- **Work instructions**
Omit all pictures, then retype the data exactly as given.

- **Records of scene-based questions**
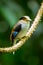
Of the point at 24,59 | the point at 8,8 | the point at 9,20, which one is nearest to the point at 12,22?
the point at 9,20

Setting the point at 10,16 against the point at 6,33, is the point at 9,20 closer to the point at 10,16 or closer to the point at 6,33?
the point at 10,16

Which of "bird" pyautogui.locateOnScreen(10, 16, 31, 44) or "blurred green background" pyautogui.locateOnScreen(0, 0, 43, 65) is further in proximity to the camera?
"blurred green background" pyautogui.locateOnScreen(0, 0, 43, 65)

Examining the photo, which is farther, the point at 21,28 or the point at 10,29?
the point at 10,29

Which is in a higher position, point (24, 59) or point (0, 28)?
point (0, 28)

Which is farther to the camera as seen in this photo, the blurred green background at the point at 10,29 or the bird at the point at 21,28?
the blurred green background at the point at 10,29
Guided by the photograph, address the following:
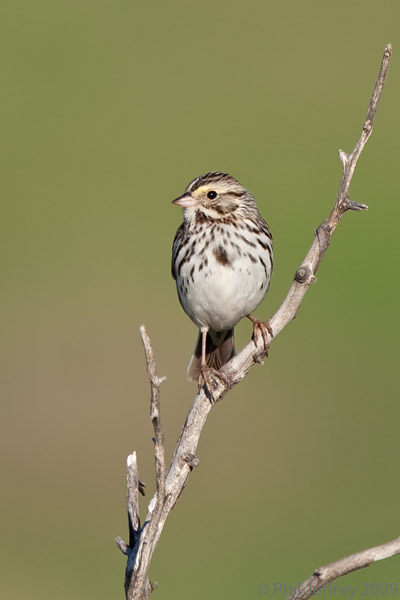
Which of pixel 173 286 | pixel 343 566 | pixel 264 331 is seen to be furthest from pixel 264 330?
pixel 173 286

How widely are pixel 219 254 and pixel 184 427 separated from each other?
1860 mm

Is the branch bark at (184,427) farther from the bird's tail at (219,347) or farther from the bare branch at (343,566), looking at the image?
the bird's tail at (219,347)

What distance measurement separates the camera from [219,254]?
6848 mm

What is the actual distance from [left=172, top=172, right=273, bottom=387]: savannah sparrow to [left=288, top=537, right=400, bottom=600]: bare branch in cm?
252

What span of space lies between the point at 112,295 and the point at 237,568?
506cm

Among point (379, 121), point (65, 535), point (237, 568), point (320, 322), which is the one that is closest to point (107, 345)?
point (320, 322)

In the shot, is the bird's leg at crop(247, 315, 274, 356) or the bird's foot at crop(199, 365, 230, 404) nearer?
the bird's foot at crop(199, 365, 230, 404)

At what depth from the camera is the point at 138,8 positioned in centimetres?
2058

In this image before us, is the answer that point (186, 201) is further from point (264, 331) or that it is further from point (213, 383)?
point (213, 383)

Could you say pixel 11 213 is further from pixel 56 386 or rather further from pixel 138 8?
pixel 138 8

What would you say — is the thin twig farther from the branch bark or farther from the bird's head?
the bird's head

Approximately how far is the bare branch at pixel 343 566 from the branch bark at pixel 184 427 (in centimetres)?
3

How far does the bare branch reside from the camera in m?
4.33

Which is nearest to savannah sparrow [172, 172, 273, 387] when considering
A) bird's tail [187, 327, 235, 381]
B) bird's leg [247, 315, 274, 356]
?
bird's tail [187, 327, 235, 381]
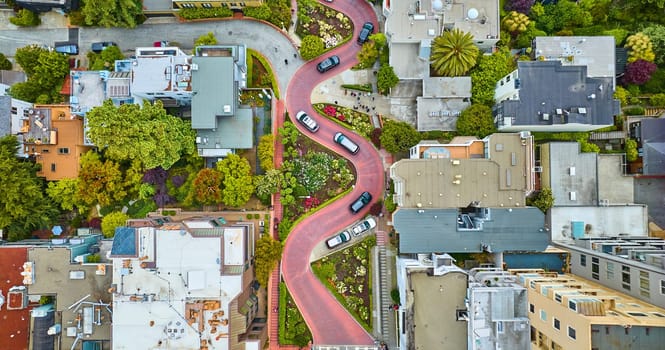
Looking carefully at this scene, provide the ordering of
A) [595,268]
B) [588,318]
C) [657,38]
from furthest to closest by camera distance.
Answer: [657,38], [595,268], [588,318]

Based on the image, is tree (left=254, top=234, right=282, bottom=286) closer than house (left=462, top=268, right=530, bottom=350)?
No

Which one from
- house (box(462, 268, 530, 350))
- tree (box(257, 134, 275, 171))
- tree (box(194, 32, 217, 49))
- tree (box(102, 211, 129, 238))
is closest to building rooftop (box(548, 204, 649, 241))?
house (box(462, 268, 530, 350))

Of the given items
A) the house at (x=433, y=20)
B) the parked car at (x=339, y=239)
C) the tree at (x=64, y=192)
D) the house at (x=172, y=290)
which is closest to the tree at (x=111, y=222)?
the tree at (x=64, y=192)

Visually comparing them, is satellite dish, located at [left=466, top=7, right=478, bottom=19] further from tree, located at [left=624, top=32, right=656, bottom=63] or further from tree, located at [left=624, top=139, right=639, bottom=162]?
tree, located at [left=624, top=139, right=639, bottom=162]

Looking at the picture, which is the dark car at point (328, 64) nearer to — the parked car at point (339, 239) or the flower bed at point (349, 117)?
the flower bed at point (349, 117)

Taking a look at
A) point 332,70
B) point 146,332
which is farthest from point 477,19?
point 146,332

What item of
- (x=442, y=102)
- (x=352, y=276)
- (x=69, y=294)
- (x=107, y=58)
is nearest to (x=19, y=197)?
(x=69, y=294)

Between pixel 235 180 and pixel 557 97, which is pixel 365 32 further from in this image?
pixel 235 180
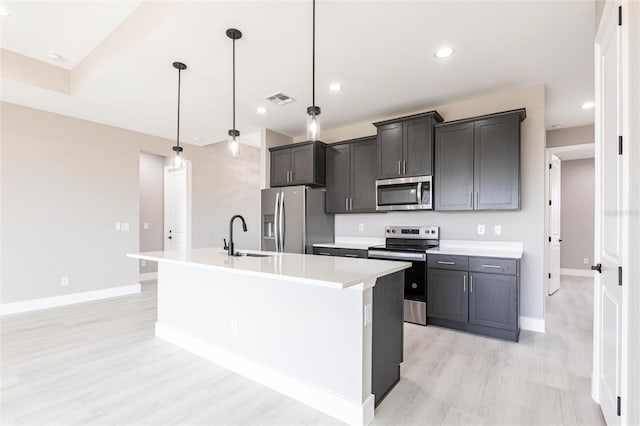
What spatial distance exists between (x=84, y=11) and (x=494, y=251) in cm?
458

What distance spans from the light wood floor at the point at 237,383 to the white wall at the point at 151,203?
2749 mm

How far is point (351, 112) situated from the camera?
4258 mm

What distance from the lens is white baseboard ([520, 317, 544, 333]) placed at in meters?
3.38

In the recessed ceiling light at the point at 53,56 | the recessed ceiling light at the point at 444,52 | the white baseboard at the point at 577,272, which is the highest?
the recessed ceiling light at the point at 53,56

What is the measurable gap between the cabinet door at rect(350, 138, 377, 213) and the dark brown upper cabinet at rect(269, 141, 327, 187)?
0.51 meters

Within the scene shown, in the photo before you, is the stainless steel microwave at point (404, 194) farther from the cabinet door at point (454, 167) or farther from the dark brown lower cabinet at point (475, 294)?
the dark brown lower cabinet at point (475, 294)

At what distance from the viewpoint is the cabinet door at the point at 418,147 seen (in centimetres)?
373

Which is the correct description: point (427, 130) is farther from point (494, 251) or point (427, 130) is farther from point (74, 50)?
point (74, 50)

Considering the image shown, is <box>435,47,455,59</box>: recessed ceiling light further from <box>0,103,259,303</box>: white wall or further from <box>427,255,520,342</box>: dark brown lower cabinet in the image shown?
<box>0,103,259,303</box>: white wall
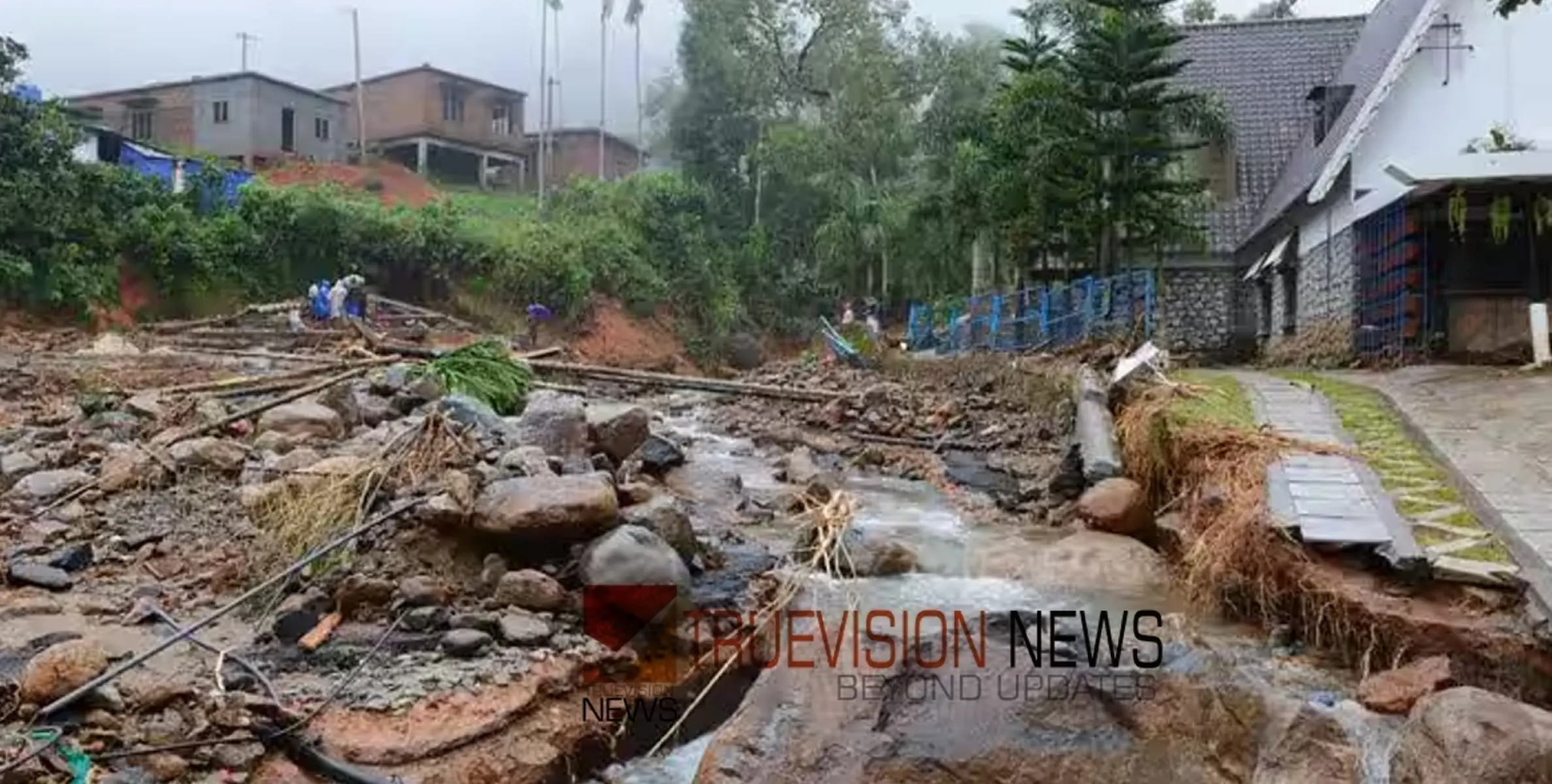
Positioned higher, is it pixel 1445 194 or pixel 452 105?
pixel 452 105

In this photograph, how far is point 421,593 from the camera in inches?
285

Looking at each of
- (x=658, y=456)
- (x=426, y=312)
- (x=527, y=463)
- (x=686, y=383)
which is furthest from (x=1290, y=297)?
(x=426, y=312)

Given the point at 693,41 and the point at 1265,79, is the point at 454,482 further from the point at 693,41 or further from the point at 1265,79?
the point at 693,41

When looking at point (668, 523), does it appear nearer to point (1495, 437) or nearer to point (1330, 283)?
point (1495, 437)

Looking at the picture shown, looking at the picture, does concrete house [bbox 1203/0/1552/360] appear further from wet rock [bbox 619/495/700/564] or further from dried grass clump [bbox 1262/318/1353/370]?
wet rock [bbox 619/495/700/564]

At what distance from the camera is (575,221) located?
122 ft

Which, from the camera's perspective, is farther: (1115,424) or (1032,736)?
(1115,424)

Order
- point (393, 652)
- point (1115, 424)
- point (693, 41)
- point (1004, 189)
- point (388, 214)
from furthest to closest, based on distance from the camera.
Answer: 1. point (693, 41)
2. point (388, 214)
3. point (1004, 189)
4. point (1115, 424)
5. point (393, 652)

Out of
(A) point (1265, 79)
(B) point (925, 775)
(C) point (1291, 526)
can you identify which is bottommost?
(B) point (925, 775)

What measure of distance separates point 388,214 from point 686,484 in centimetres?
2475

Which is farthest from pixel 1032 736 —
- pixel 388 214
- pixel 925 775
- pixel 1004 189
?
pixel 388 214

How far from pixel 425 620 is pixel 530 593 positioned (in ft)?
2.04

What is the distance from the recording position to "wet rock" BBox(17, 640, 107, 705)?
18.2ft

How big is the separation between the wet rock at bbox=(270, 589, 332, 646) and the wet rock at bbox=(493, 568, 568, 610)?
108cm
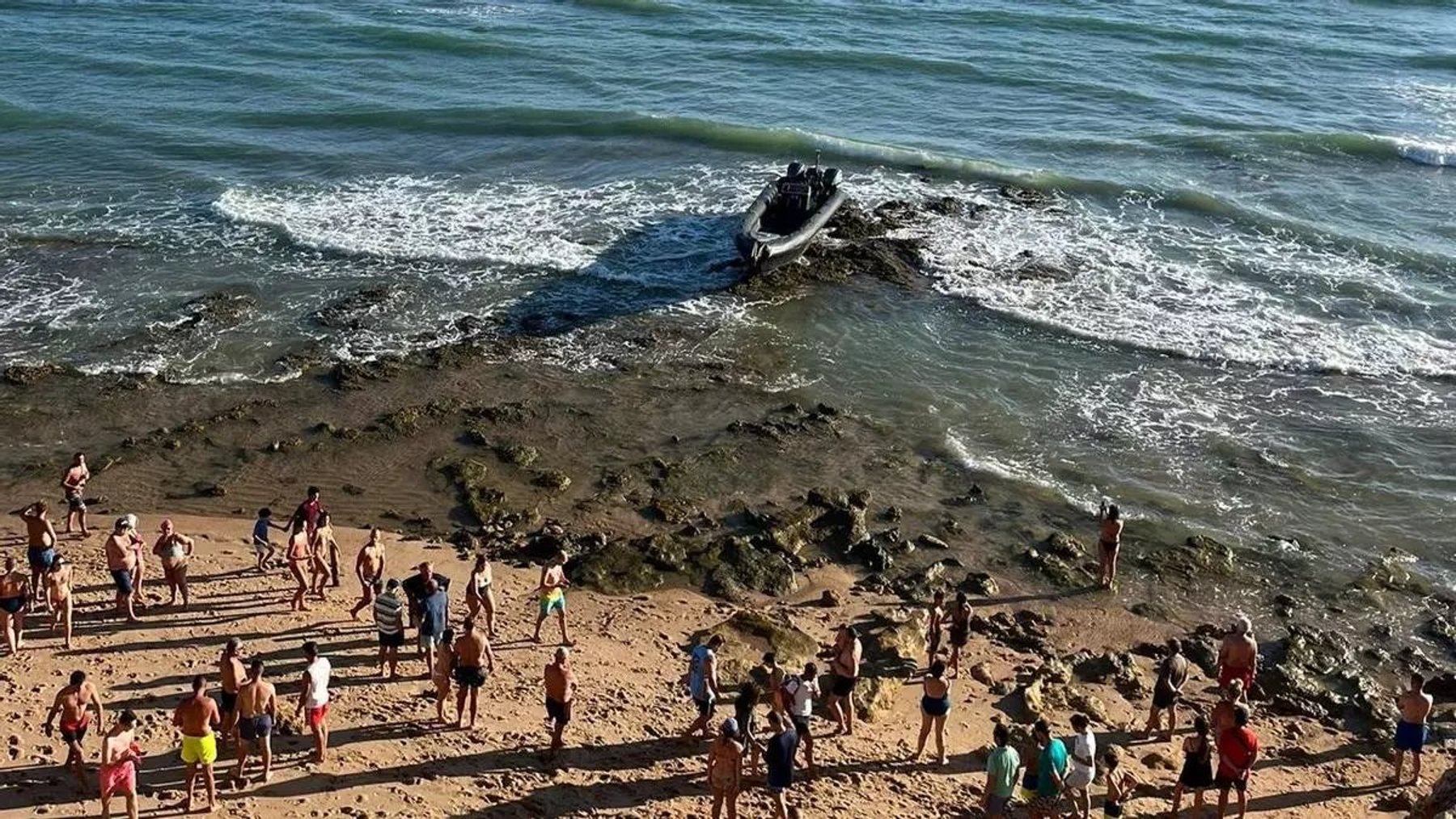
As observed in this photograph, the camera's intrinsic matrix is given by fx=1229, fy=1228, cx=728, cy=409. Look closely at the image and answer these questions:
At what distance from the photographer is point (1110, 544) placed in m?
15.0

- **Exercise output**
Of the point at 24,59 | the point at 8,8 | the point at 9,20, which one is nearest to the point at 12,22?
the point at 9,20

Setting the point at 10,16 against the point at 6,33, is the point at 9,20 closer to the point at 10,16 or closer to the point at 6,33?
the point at 10,16

Which of "bird" pyautogui.locateOnScreen(10, 16, 31, 44) or "blurred green background" pyautogui.locateOnScreen(0, 0, 43, 65) is further in proximity to the camera?
"blurred green background" pyautogui.locateOnScreen(0, 0, 43, 65)

Examining the photo, which is farther, the point at 21,28 or the point at 10,29?
the point at 10,29

Which is in a higher position, point (24, 59) or point (0, 28)?
point (0, 28)

Which is farther to the camera as seen in this photo, the blurred green background at the point at 10,29 or the bird at the point at 21,28?
the blurred green background at the point at 10,29
Guided by the photograph, address the following:
Which of pixel 173 286 | pixel 343 566 | pixel 264 331 is seen to be furthest from pixel 264 330?
pixel 173 286

How widely are pixel 219 254 and pixel 184 427 separated from each other?
1860 mm

Is the branch bark at (184,427) farther from the bird's tail at (219,347) or farther from the bare branch at (343,566), looking at the image?
the bird's tail at (219,347)

What distance measurement separates the camera from [219,254]?
6848 mm

What is the actual distance from [left=172, top=172, right=273, bottom=387]: savannah sparrow to [left=288, top=537, right=400, bottom=600]: bare branch in cm?
252

What span of space lies between the point at 112,295 and the point at 237,568?
506cm

Among point (379, 121), point (65, 535), point (237, 568), point (320, 322), which is the one that is closest to point (107, 345)?
point (320, 322)

In the shot, is the bird's leg at crop(247, 315, 274, 356) or the bird's foot at crop(199, 365, 230, 404) nearer?
the bird's foot at crop(199, 365, 230, 404)

At what depth from the camera is the point at 138,8 positioned in centimetres?
2058

In this image before us, is the answer that point (186, 201) is further from point (264, 331) or that it is further from point (213, 383)?
point (213, 383)

Could you say pixel 11 213 is further from pixel 56 386 or rather further from pixel 138 8?
pixel 138 8

What would you say — is the thin twig farther from the branch bark or farther from the bird's head?
the bird's head

Approximately how far is the bare branch at pixel 343 566 from the branch bark at pixel 184 427 (in centimetres)?
3

How far does the bare branch reside from the camera in m?
4.33

Which is nearest to savannah sparrow [172, 172, 273, 387] when considering
A) bird's tail [187, 327, 235, 381]
B) bird's leg [247, 315, 274, 356]
?
bird's tail [187, 327, 235, 381]
Looking carefully at this scene, provide the ordering of
A) [595,268]
B) [588,318]
C) [657,38]
from furthest to closest by camera distance.
Answer: [657,38], [595,268], [588,318]

Based on the image, is tree (left=254, top=234, right=282, bottom=286) closer than house (left=462, top=268, right=530, bottom=350)?
No

Which one from
- house (box(462, 268, 530, 350))
- tree (box(257, 134, 275, 171))
- tree (box(194, 32, 217, 49))
- tree (box(102, 211, 129, 238))
is closest to building rooftop (box(548, 204, 649, 241))?
house (box(462, 268, 530, 350))

Of the given items
A) the house at (x=433, y=20)
B) the parked car at (x=339, y=239)
C) the tree at (x=64, y=192)
D) the house at (x=172, y=290)
which is closest to the tree at (x=111, y=222)?
the tree at (x=64, y=192)

Visually comparing them, is satellite dish, located at [left=466, top=7, right=478, bottom=19] further from tree, located at [left=624, top=32, right=656, bottom=63] or further from tree, located at [left=624, top=139, right=639, bottom=162]?
tree, located at [left=624, top=139, right=639, bottom=162]

Looking at the picture, which is the dark car at point (328, 64) nearer to — the parked car at point (339, 239) or the flower bed at point (349, 117)?
the flower bed at point (349, 117)

Taking a look at
A) point 332,70
B) point 146,332
which is farthest from point 477,19?
point 146,332

What item of
- (x=442, y=102)
- (x=352, y=276)
- (x=69, y=294)
- (x=107, y=58)
is nearest to (x=19, y=197)?
(x=69, y=294)

Between pixel 235 180 and pixel 557 97, which is pixel 365 32 further from in this image?
pixel 235 180
What spatial distance exists between (x=84, y=11) and (x=494, y=251) in cm?
458

What distance spans from the light wood floor at the point at 237,383 to the white wall at the point at 151,203?
2749 mm

How far is point (351, 112) situated from the camera?
4258 mm

What distance from the lens is white baseboard ([520, 317, 544, 333]) placed at in meters?
3.38

In the recessed ceiling light at the point at 53,56 | the recessed ceiling light at the point at 444,52 | the white baseboard at the point at 577,272, which is the highest?
the recessed ceiling light at the point at 53,56

What is the measurable gap between the cabinet door at rect(350, 138, 377, 213) and the dark brown upper cabinet at rect(269, 141, 327, 187)?
0.51 meters

Within the scene shown, in the photo before you, is the stainless steel microwave at point (404, 194) farther from the cabinet door at point (454, 167) or farther from the dark brown lower cabinet at point (475, 294)?
the dark brown lower cabinet at point (475, 294)

At what distance from the viewpoint is the cabinet door at the point at 418,147 seen (in centimetres)?
373

Which is the correct description: point (427, 130) is farther from point (494, 251) or point (427, 130) is farther from point (74, 50)?
point (74, 50)

Considering the image shown, is <box>435,47,455,59</box>: recessed ceiling light further from <box>0,103,259,303</box>: white wall or further from <box>427,255,520,342</box>: dark brown lower cabinet in the image shown?
<box>0,103,259,303</box>: white wall
Positioned higher, is it pixel 1445 194 or pixel 452 105?
pixel 452 105

In this photograph, how far is point 421,593 from the camera in inches?
285

Looking at each of
- (x=658, y=456)
- (x=426, y=312)
- (x=527, y=463)
- (x=686, y=383)
which is furthest from (x=1290, y=297)?
(x=426, y=312)

Given the point at 693,41 and the point at 1265,79, is the point at 454,482 further from the point at 693,41 or further from the point at 1265,79?
the point at 693,41

When looking at point (668, 523), does it appear nearer to point (1495, 437) or nearer to point (1330, 283)?
point (1495, 437)

Looking at the picture shown, looking at the picture, does concrete house [bbox 1203/0/1552/360] appear further from wet rock [bbox 619/495/700/564] or further from dried grass clump [bbox 1262/318/1353/370]?
wet rock [bbox 619/495/700/564]

At what distance from the camera is (575,221) located?
122 ft

Which, from the camera's perspective, is farther: (1115,424) or (1032,736)?
(1115,424)

Order
- point (393, 652)
- point (1115, 424)
- point (693, 41)
- point (1004, 189)
- point (388, 214)
from furthest to closest, based on distance from the camera.
Answer: 1. point (693, 41)
2. point (388, 214)
3. point (1004, 189)
4. point (1115, 424)
5. point (393, 652)

Out of
(A) point (1265, 79)
(B) point (925, 775)
(C) point (1291, 526)
can you identify which is bottommost?
(B) point (925, 775)

What measure of distance separates point 388,214 from point 686,484 in centimetres?
2475

Which is farthest from pixel 1032 736 —
- pixel 388 214
- pixel 925 775
- pixel 1004 189
?
pixel 388 214

How far from pixel 425 620 is pixel 530 593 positioned (in ft)?
2.04

What is the distance from the recording position to "wet rock" BBox(17, 640, 107, 705)?
18.2ft

How big is the separation between the wet rock at bbox=(270, 589, 332, 646) and the wet rock at bbox=(493, 568, 568, 610)?
108cm
As observed in this photograph, the camera's intrinsic matrix is given by fx=1229, fy=1228, cx=728, cy=409. Look closely at the image and answer these questions:
At what distance from the photographer is point (1110, 544) placed in m?
15.0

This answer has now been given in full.